The war is insane — madness that seeps into the mind, into the body, into dreams. Sometimes I feel my thoughts unravel. I cannot fully grasp what is happening. I cannot imagine what will come next, or how it will come. Will I survive another night? Will I be alive to see the war’s final moment, if such a moment ever comes? We’ve seen countless plans. Many talks start, then fall apart just as quickly. I will believe in a cease-fire only when it passes through our door frame — when the drones go quiet, when the Israeli airstrikes stop.

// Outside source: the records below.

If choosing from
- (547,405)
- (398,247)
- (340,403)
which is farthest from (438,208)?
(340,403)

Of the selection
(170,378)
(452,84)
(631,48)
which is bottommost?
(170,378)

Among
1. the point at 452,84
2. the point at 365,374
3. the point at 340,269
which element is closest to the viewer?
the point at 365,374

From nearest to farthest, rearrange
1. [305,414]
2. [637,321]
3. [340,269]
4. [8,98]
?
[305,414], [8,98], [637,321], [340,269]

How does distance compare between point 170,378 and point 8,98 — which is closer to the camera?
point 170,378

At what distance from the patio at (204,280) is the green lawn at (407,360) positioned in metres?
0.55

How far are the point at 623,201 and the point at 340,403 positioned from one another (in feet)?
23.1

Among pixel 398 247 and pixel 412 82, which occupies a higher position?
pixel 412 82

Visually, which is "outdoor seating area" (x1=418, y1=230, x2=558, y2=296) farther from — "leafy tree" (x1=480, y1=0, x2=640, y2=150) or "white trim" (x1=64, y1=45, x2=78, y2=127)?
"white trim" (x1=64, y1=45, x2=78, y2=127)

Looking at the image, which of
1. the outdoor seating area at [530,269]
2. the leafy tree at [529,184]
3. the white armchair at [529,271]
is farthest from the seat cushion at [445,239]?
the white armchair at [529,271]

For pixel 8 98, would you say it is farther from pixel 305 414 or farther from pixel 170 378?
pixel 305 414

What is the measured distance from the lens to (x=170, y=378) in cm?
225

For two years the Israeli war machine has continued its assault on the Gaza Strip. It rains destruction from the air and rolls destruction toward us on the ground. It even sends destruction from the sea. Nearly a quarter of a million people have been killed or injured, and countless more are dead under the rubble. Entire neighborhoods have vanished. So many homes, schools, hospitals, mosques, markets — the places that made up the daily rhythm of life in Gaza — are now rubble. The rhythm of our lives is now destruction, airstrikes, forced displacement, more airstrikes, people killed and then returning to ruins.
A friend who knows I speak with people outside Gaza asked me, “Do people outside know these details?” Because the details are how we measure our days.